So, two of the three pass the test.
Now, α Cen-A pass the test, α Cen-B nearly pass all; but this is the ultimate question: Is there planet in Rig-K? At least one warm, rocky, with plenty of water, with habitable possibility planet, just like Earth? We do not know yet. If Rig-K is ‘close’ in a sense of astronomical scale, why we cannot find one? (at least yet). Because, no matter the star pass the test, but without any planet, we have nothing.
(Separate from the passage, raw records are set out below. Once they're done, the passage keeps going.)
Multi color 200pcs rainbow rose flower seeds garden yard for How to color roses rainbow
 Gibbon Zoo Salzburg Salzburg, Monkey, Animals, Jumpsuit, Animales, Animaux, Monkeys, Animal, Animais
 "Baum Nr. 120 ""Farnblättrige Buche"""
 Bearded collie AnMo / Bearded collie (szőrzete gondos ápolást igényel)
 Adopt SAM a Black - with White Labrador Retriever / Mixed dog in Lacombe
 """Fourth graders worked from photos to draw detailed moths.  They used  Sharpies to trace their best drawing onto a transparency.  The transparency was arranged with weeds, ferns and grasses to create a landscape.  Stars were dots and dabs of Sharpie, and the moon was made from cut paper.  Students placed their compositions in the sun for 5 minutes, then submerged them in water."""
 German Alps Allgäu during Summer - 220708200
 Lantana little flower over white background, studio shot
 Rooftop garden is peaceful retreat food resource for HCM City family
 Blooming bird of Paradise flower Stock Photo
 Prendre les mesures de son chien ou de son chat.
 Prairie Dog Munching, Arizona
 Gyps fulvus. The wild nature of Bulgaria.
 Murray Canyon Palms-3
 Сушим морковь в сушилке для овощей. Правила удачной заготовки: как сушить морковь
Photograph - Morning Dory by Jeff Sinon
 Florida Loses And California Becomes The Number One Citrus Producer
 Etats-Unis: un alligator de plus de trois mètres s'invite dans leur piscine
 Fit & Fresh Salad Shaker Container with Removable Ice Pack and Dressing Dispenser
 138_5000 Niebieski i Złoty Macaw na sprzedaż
For a binary system, planets which orbit one of the star must not too far away from the particular star, or the orbit become unstable. If the distance exceeds a threshold value, the other star will strongly disturbs the orbit of the planet. For the system of α Cen-A & α Cen-B, the threshold value is 11 AU, with the limit of stable planetary orbit is about 2 AU. For the case of our Solar System, we see that we have Mercury (0.4 AU), Venus (0.7 AU), Earth (1 AU) and Mars (1.5 AU). Therefore, the system might have one or two planets in the habitable zone (Earth-like). Once the ability to observe the system is improved, which we can derived the higher & higher resolution, hopefully we can find the answer, wether we are alone in the universe or not, or , at least that we have some other place to go from Earth. If one ask, how far is 1 AU? 1 AU (Astronomical Unit) is approximately 150 million km, which is quiet a short distance in an astronomical sense.
So, if humanity looking for another place, or even another intelligent life, Rig-K is the place to go. It is the best candidate. Oh, how unique & special Rig-K, the star of the southern sky.